## THE TASK
Rewrite the records below, swapping every instance of "dock piling" for "mooring post" and leaving all other text as it is.

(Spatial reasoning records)
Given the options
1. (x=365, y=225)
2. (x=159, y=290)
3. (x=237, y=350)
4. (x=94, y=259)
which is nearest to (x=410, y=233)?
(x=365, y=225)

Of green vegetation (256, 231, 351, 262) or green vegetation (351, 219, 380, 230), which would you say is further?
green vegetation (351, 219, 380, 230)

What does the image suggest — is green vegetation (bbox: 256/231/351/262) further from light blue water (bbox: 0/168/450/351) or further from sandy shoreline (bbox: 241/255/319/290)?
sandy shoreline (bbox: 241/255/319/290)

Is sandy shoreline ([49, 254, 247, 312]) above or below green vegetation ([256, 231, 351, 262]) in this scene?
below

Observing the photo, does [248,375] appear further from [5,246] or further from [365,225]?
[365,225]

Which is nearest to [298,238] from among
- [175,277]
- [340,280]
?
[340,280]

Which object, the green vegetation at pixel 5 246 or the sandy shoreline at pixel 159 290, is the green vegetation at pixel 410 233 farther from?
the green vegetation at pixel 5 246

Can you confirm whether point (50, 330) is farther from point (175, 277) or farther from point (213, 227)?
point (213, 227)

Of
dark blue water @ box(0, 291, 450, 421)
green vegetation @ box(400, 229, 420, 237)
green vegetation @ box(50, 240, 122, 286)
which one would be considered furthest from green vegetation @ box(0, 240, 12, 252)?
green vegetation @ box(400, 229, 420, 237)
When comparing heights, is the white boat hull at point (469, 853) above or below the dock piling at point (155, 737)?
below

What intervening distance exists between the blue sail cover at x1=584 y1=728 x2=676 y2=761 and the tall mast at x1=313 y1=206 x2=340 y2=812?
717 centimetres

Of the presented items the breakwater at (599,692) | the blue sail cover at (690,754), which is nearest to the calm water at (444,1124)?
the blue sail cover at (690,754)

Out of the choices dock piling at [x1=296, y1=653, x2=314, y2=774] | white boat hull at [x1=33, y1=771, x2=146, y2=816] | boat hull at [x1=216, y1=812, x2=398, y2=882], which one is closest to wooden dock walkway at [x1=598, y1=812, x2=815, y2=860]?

## SOLUTION FOR THIS PROBLEM
Given the options
1. (x=365, y=225)
2. (x=159, y=290)
3. (x=237, y=350)
4. (x=94, y=259)
which is nearest to (x=410, y=233)?
(x=365, y=225)

Of green vegetation (256, 231, 351, 262) or green vegetation (351, 219, 380, 230), which would you say is further?
green vegetation (351, 219, 380, 230)

What does the image suggest — is green vegetation (bbox: 256/231/351/262) further from light blue water (bbox: 0/168/450/351) or further from sandy shoreline (bbox: 241/255/319/290)?
sandy shoreline (bbox: 241/255/319/290)

Is sandy shoreline ([49, 254, 247, 312]) above or below green vegetation ([256, 231, 351, 262]) in this scene?
below

Observing the photo, does [248,375] appear further from [5,246] or further from [365,225]?
[365,225]

Which is nearest to [298,238] from among
- [175,277]
- [340,280]
?
[340,280]

Which object, the green vegetation at pixel 5 246 or the sandy shoreline at pixel 159 290, is the green vegetation at pixel 410 233 farther from?
the green vegetation at pixel 5 246

Can you confirm whether point (50, 330) is farther from point (175, 277) or farther from point (213, 227)?
point (213, 227)

Of
dark blue water @ box(0, 291, 450, 421)
green vegetation @ box(400, 229, 420, 237)
green vegetation @ box(50, 240, 122, 286)
which one would be considered furthest from green vegetation @ box(0, 240, 12, 252)?
green vegetation @ box(400, 229, 420, 237)
When comparing heights, is the white boat hull at point (469, 853) above or below the mooring post at point (155, 737)?
below

What intervening distance exists between the blue sail cover at x1=584 y1=728 x2=676 y2=761 and the tall mast at x1=313 y1=206 x2=340 y2=812?
717 centimetres

Of the presented items the breakwater at (599,692) | the blue sail cover at (690,754), which is nearest to the calm water at (444,1124)?
the blue sail cover at (690,754)

Out of the choices mooring post at [x1=296, y1=653, x2=314, y2=774] | white boat hull at [x1=33, y1=771, x2=146, y2=816] | boat hull at [x1=216, y1=812, x2=398, y2=882], which one is closest to wooden dock walkway at [x1=598, y1=812, x2=815, y2=860]?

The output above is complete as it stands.